The panel no longer includes victims, although one member spent his childhood in care: Ivor Frank is a barrister who now has four decades of experience in child protection, human rights and family law.

The other three members are Professor Malcolm Evans, an international lawyer specialising in freedom of religion and prevention of torture; Drusilla Sharpling, a former chief Crown prosecutor who subsequently inspected policing responses to child abuse; and Professor Alexis Jay, a former director of social services who led the inquiry into child sexual exploitation in Rotherham. Ben Emmerson QC remains counsel to the inquiry and the highly experienced Martin Smith, a partner at Fieldfisher, is the inquiry’s solicitor.

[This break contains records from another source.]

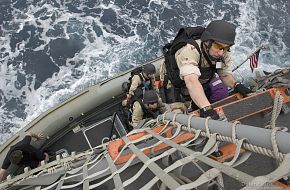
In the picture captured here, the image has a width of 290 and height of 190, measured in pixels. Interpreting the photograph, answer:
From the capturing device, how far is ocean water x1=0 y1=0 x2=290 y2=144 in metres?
13.7

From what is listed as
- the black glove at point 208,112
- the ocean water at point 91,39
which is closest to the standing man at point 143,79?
the black glove at point 208,112

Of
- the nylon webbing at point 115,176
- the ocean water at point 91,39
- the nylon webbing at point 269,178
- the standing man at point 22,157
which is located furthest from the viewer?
the ocean water at point 91,39

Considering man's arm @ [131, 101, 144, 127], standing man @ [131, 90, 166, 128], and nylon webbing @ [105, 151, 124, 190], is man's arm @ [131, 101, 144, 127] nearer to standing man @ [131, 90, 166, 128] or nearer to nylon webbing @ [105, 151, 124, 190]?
standing man @ [131, 90, 166, 128]

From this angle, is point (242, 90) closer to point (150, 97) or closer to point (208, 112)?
point (208, 112)

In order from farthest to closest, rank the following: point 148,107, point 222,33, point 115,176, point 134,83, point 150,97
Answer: point 134,83 < point 148,107 < point 150,97 < point 222,33 < point 115,176

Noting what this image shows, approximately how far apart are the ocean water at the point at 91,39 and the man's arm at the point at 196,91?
9.06 meters

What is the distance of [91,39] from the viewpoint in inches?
599

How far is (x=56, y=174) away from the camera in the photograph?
4.40 meters

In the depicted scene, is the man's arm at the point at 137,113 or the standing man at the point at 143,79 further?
the standing man at the point at 143,79

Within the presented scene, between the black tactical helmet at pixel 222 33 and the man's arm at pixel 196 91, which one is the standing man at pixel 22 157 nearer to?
the man's arm at pixel 196 91

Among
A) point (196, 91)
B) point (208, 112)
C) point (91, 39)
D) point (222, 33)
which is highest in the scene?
point (91, 39)

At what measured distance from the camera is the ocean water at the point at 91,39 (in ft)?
45.0

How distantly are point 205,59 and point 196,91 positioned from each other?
712mm

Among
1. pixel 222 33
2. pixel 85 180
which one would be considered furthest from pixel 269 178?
pixel 222 33
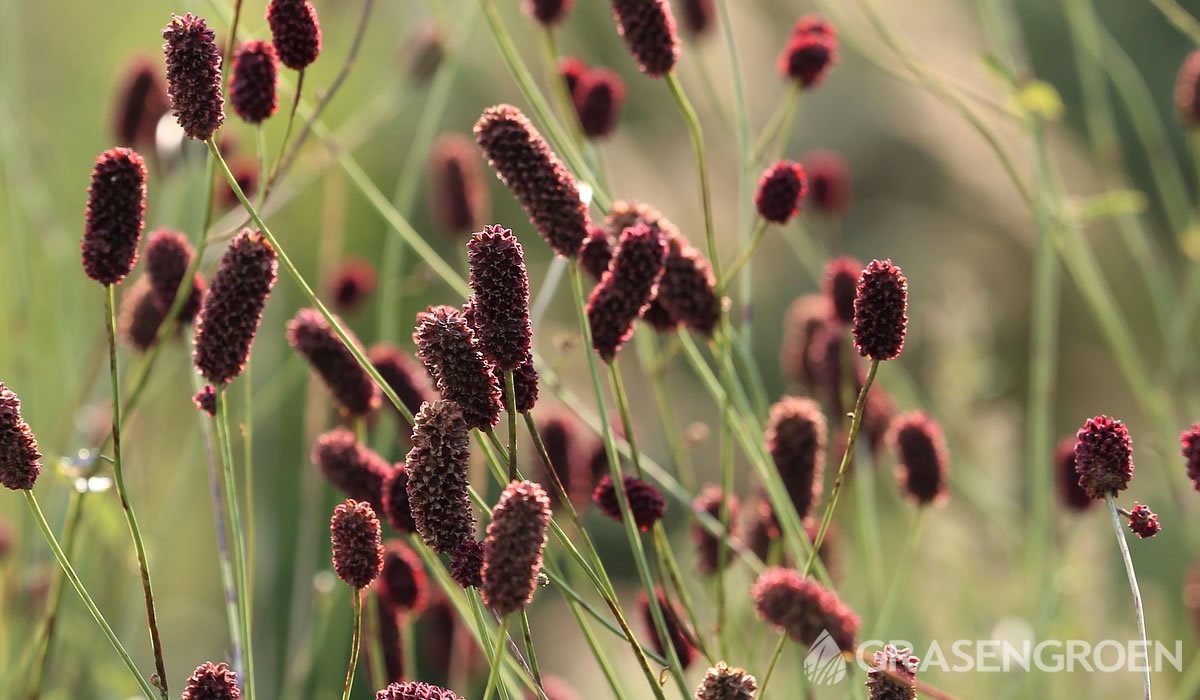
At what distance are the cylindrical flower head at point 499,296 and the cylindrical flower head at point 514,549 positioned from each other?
77 mm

Goddard was right to say that victims should be at the centre of the inquiry. But the officials who decided that victims should be members of the earlier inquiry team were misguided in thinking that people with a direct interest in child abuse could be judges in their own cause. Instead, victims and survivors have been appointed to a new consultative panel, which will offer Goddard and her colleagues advice and guidance. There is a separate victims’ and survivors’ liaison group.

The inquiry – to be known as IICSA – now has a helpline and a well-designed website.

Public inquiry hearings tend to follow a familiar pattern. A witness takes the oath and answers questions from counsel to the inquiry. The witness may then be cross-examined by counsel for the interested parties. Listening to the witness’s answers are not only the panel members but also huge teams of lawyers, some so far away that they cannot even see the witness’s expression. Evidence is transcribed and may be televised.

Lowell goddard

Source: Jack Taylor/AFP/Getty Images

The process is seen as a good way of getting at the truth and satisfies a legitimate public concern by holding people to account. But it is also slow, expensive and not well suited to the questioning of vulnerable or traumatised victims. So Goddard has decided that the traditional public hearing will form only one part of the inquiry’s work. It will select case studies from a range of public bodies that appear to illustrate a wider pattern of institutional failings.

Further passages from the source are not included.